NCPA - National Center for Policy Analysis

Internet Sales of Cigarettes to Minors

October 20, 2003

After a decade of studies on tobacco sales to minors at retail outlets and the enforcement of adolescent access laws, there is growing concern that the Internet might become a source of tobacco products for minors. Minors appear to have easy access to tobacco via the Internet because most vendors do not have adequate age verification methods according to a study recently published in the Journal of the American Medical Association.
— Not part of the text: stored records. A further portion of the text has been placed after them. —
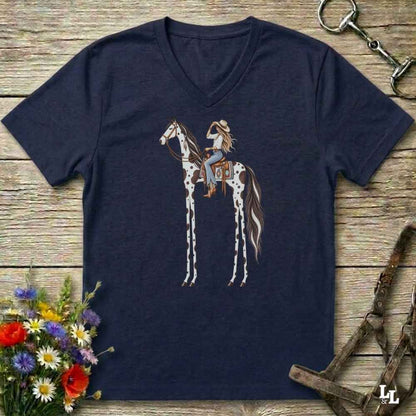 A navy blue V-neck t-shirt laid flat on a rustic wooden surface, featuring a graphic of a woman riding a tall, thin-spotted horse. The shirt is styled with equestrian accessories (a halter and bit) and a small bouquet of wildflowers.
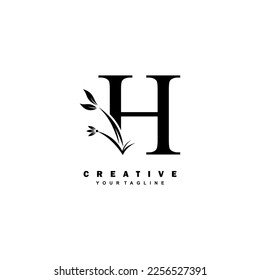 black luxury H logo design with beautiful floral and leaf ornament decoration. initial H letter logo. monogram H typography. feather logo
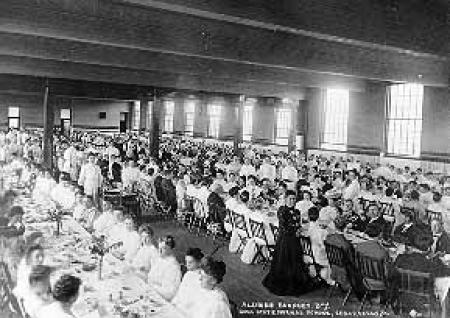 Several individuals seated at long tables in the gymnasium for an alumni banquet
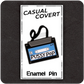 The Casual Covert Pussy Pop Enamel Pin on a backing card, showing how the pin is packaged. 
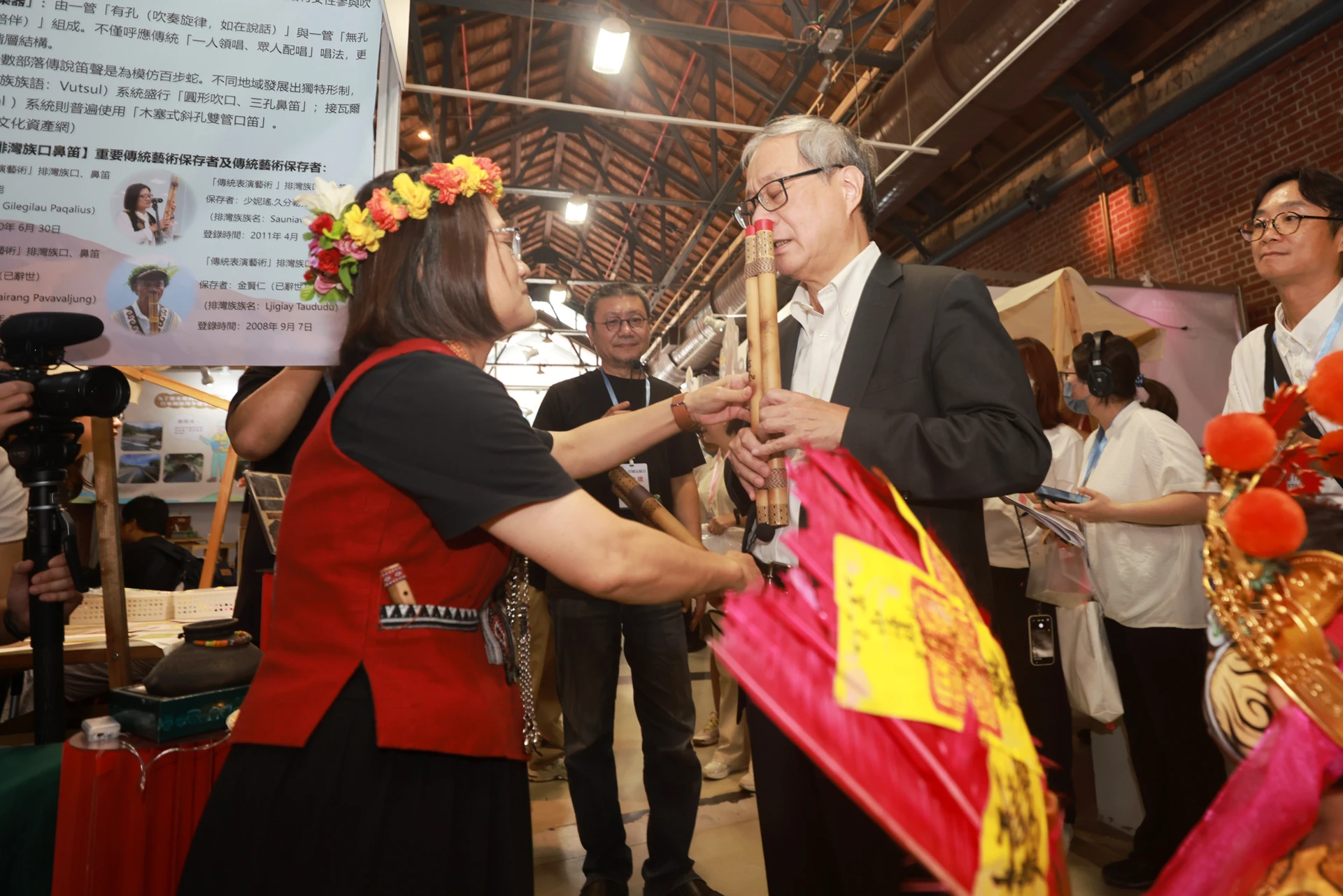 文化部長李遠拿著竹製鼻笛體驗吹奏,前方有穿著原住民傳統服飾的女性協助引導。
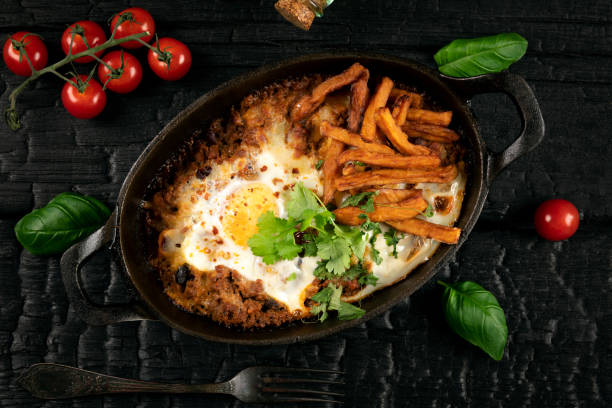 Casserole with beef, onions, cheese and eggs close-up in a pan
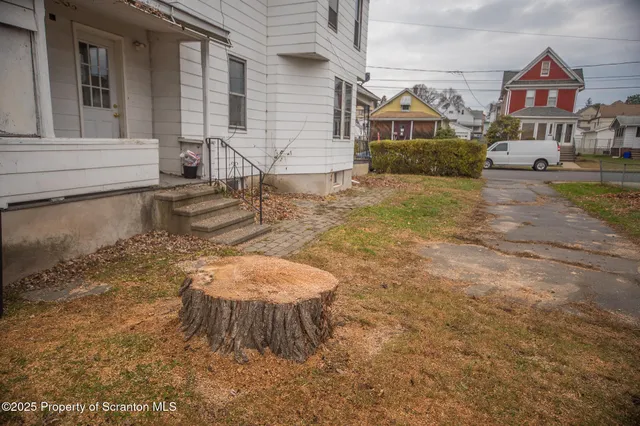 a kitchen with stainless steel appliances granite countertop a stove a refrigerator a white table and chairs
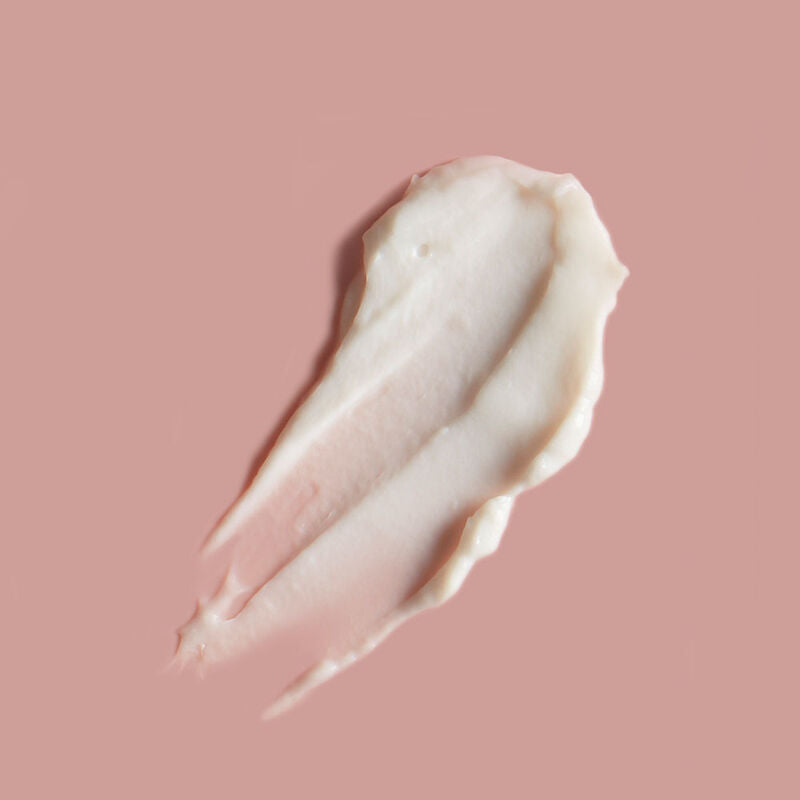 a smear of volcano hand cream on a pink background.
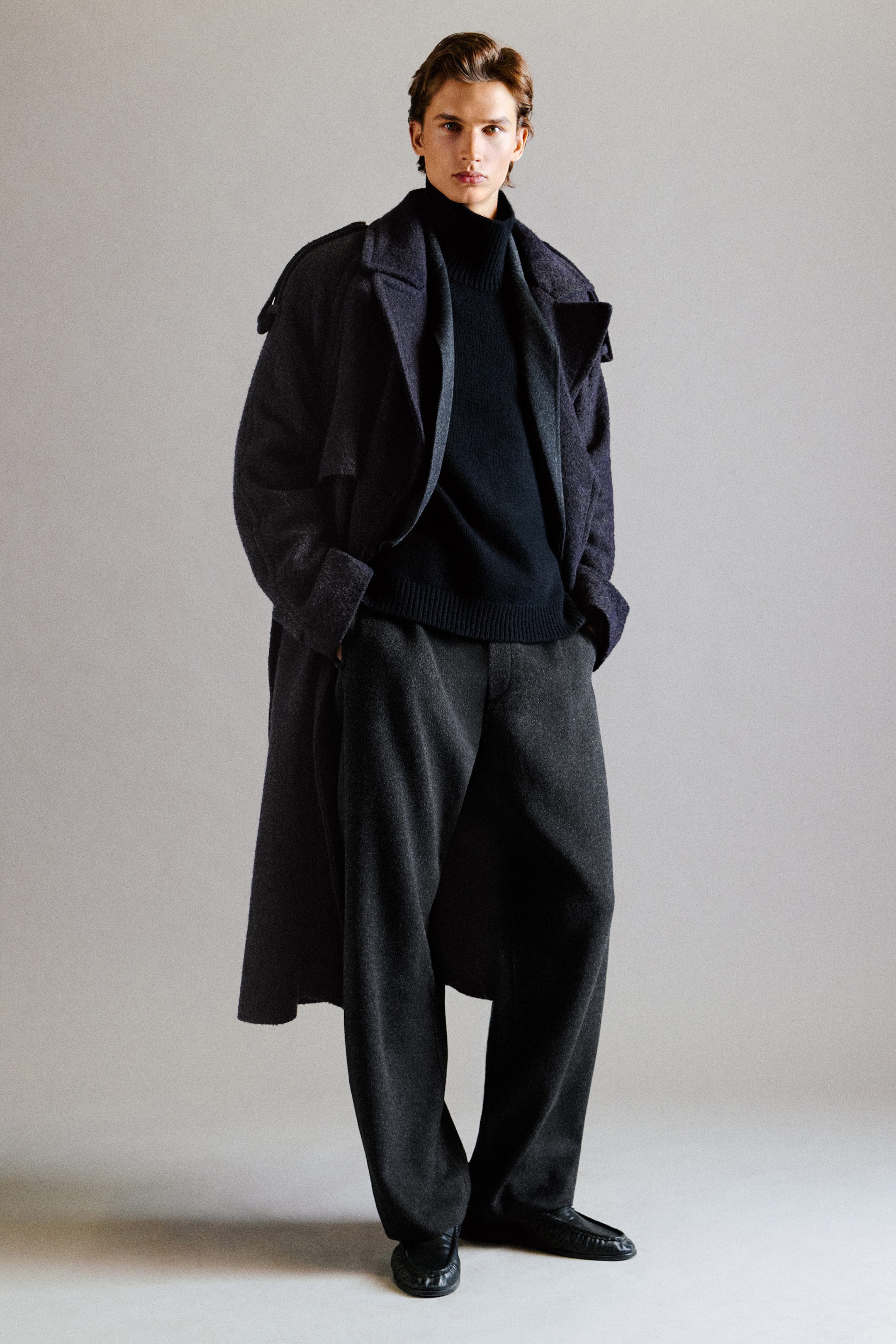 A model is wearing a relaxed-fit, dark charcoal wool-blend herringbone coat with epaulettes, layered open over a black turtleneck sweater in a front-facing view. The coat is paired with dark gray, wide-leg wool-blend trousers that slightly pool over black shoes. A model is wearing a relaxed-fit, dark charcoal wool-blend herringbone coat with epaulettes, layered open over a black turtleneck sweater in a front-facing view. The coat is paired with dark gray, wide-leg wool-blend trousers that slightly pool over black shoes.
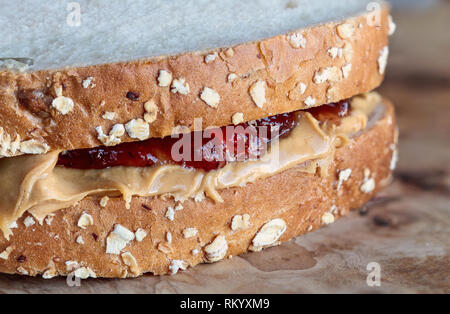 Hausgemachte Peanut Butter und Marmelade Sandwich auf Hafer Brot, über einen rustikalen Holzmöbeln Hintergrund für das Mittagessen bereit. Stockfoto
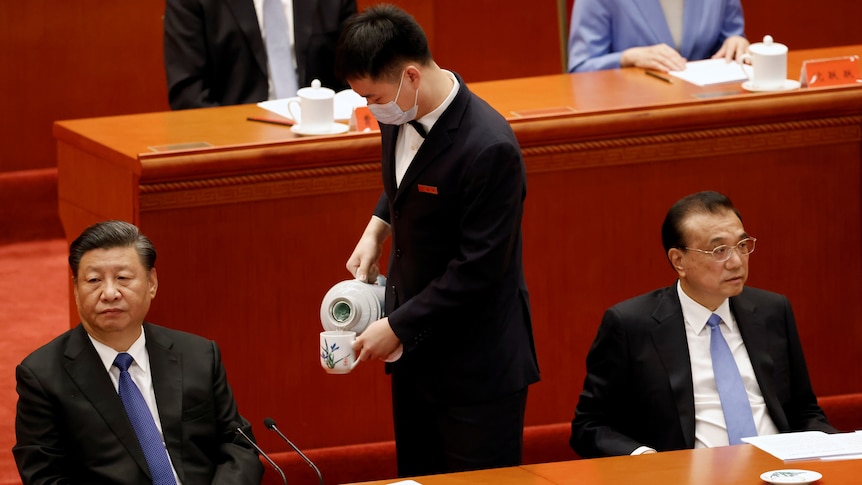 An attendant serves tea in between Chinese President Xi Jinping and Premier Li Keqiang.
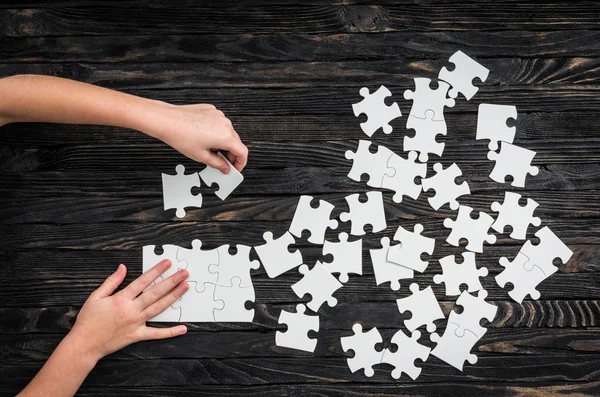 Hands starting to collect puzzle pieces — Stock Photo, Image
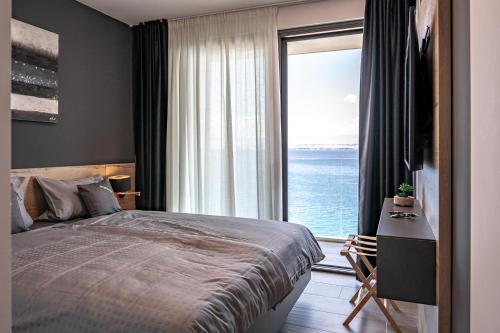 a bedroom with a bed and a view of the ocean at Villa Trinity - Hillside villa with Sea View and Infinity Pool in Kali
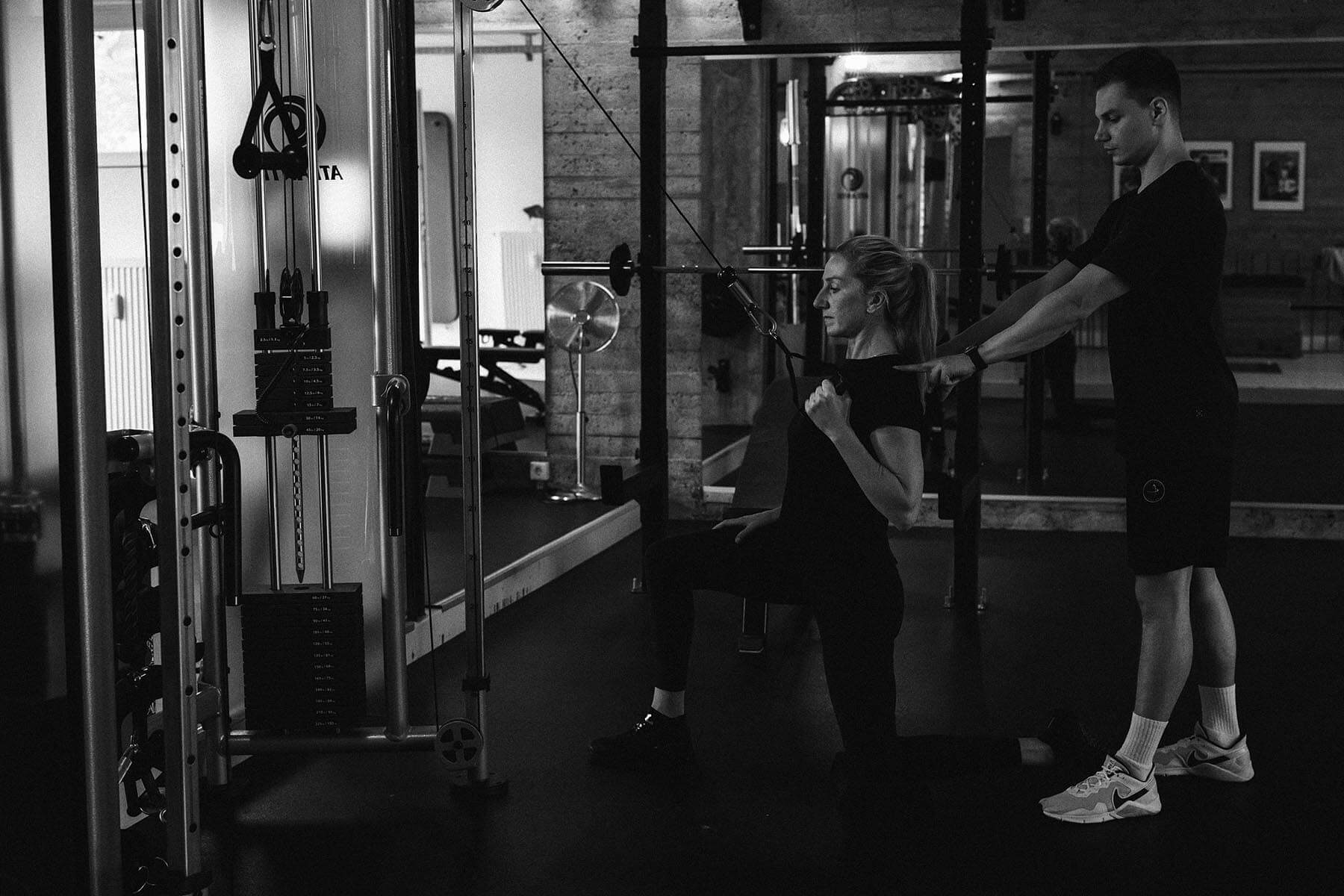 Eine Frau kniet beim Training an einem Kabelgerät und zieht den Griff an ihre Brust, während ein Mann hinter ihr steht und sie in einem Fitnessstudio unterstützt.
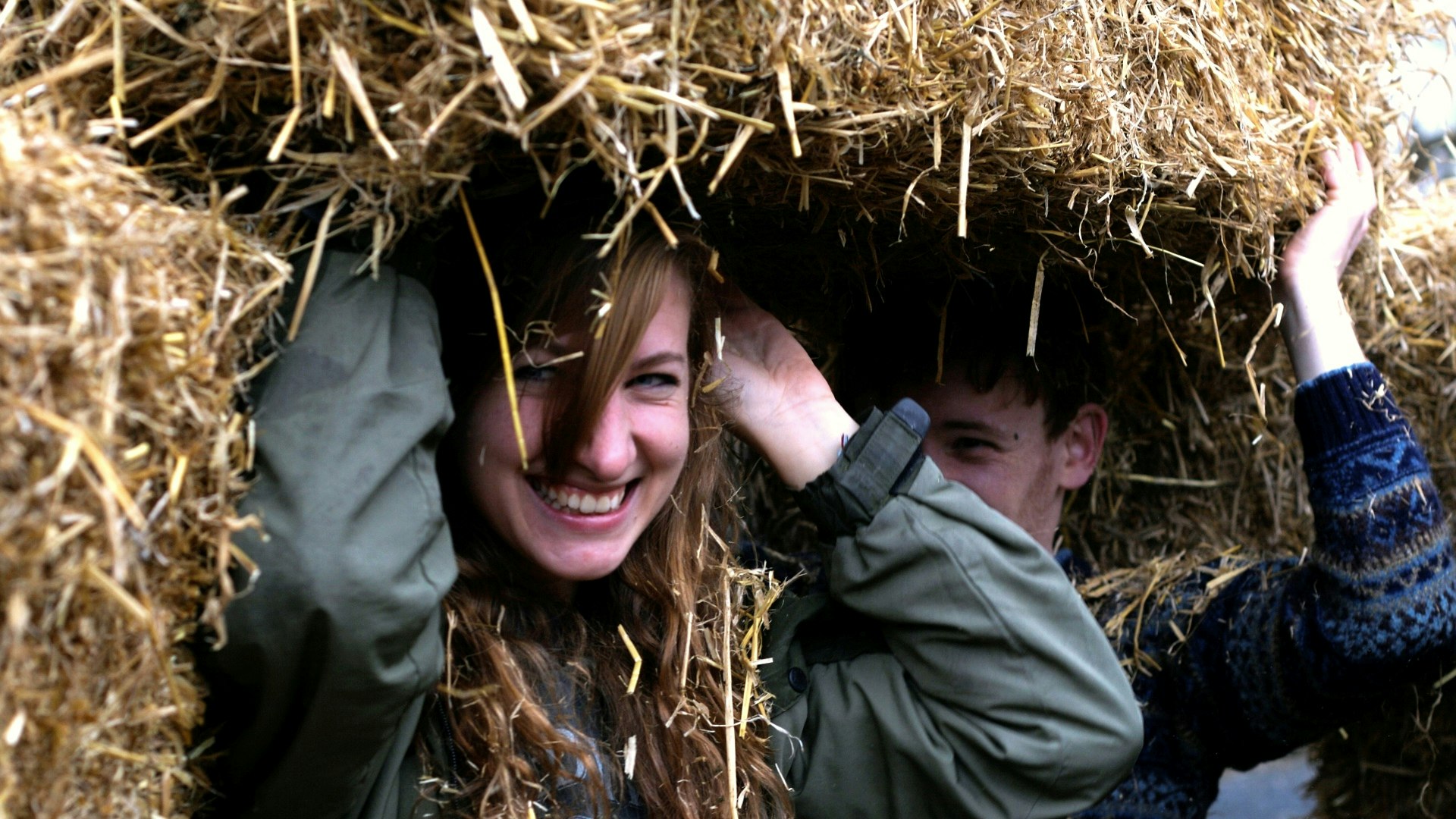 Women holding up a straw bale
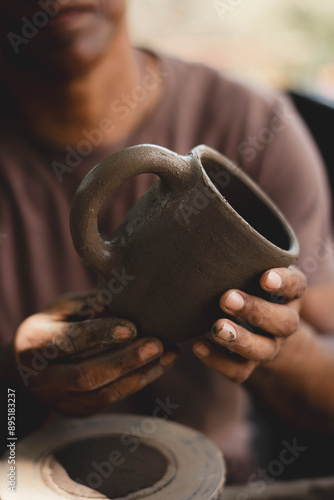 Costa Rican man crafting a Chorotega pottery mug.  photo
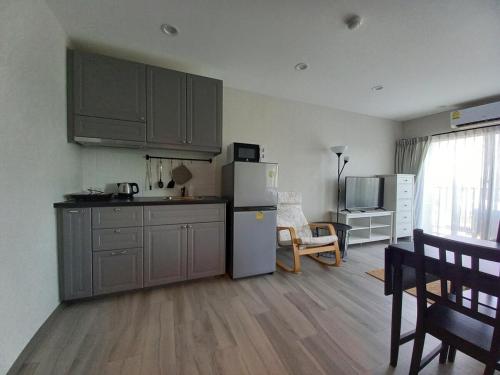 eine Küche mit einem Kühlschrank sowie einem Tisch und Stühlen in der Unterkunft G16 Title Naiyang 36м2Ватсап669З5В2I976 in Nai Yang Beach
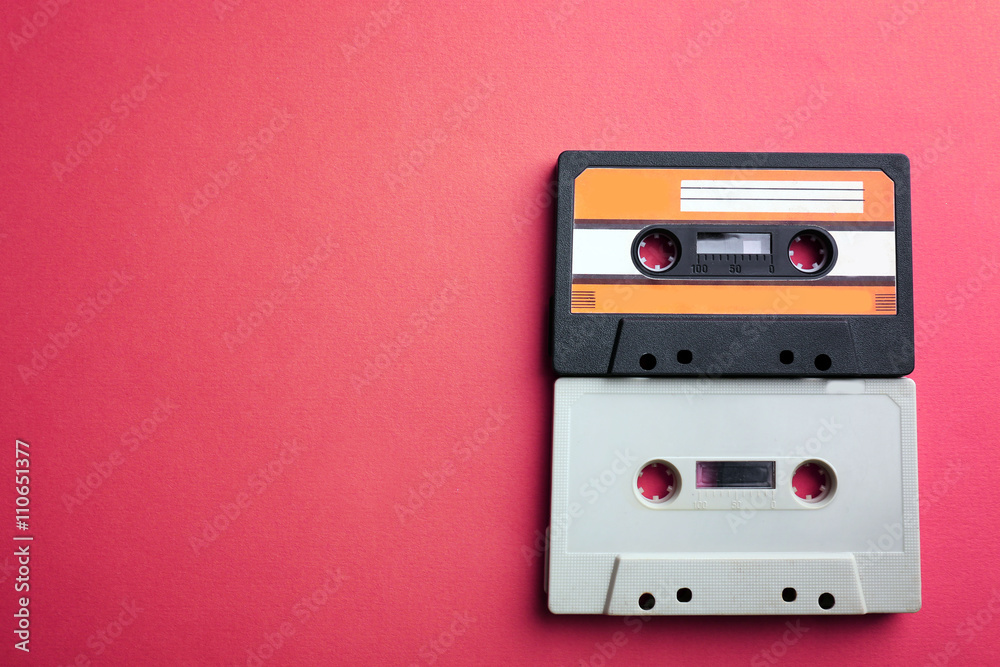 Old audio cassettes on red background
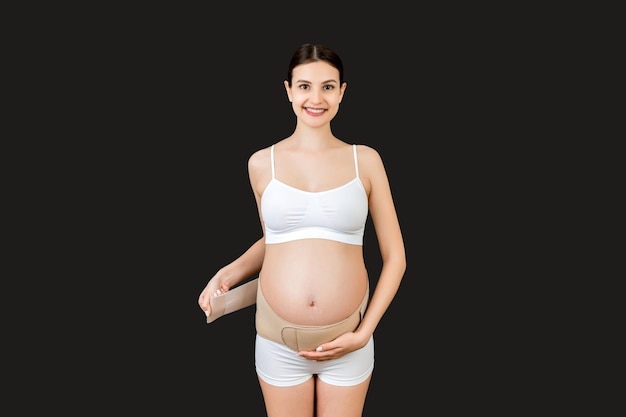 Portrait of pregnant woman in underwear dressing pregnancy corset on the third trimester at black background with copy space. Orthopedic abdominal support belt concept.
Kurt Ribisl and colleagues identified 55 Internet vendors located in 12 states and under adult supervision, 4 adolescents aged 11 to 15 years attempted to purchase cigarettes using either money orders or credit cards. The researchers found:

  • Minors were able to successfully receive cigarettes for 93.6 percent of credit card purchase attempts and for 88.9 percent of money order purchase attempts.
  • Although 8 vendors for the money order purchases and 1 vendor for the credit card purchases stated on their Web site that buyers must mail or fax a copy of their photo ID; only 8.3 percent of the money order purchases and 2.1 percent of credit card purchases were refused because the buyer did not provide proof of age.
  • The age of the recipient was never verified in any of the successful deliveries.

The researchers indicate that new methods of verifying the age of consumers need to be identified and tested for effective prevention of online tobacco sales to minors. And as has been the case in retail outlets, programs will be needed to educate Internet cigarette vendors about state laws related to sales to minors. But they conclude that federal legislation banning Internet and mail order tobacco sales to minors may be the most effective policy strategy.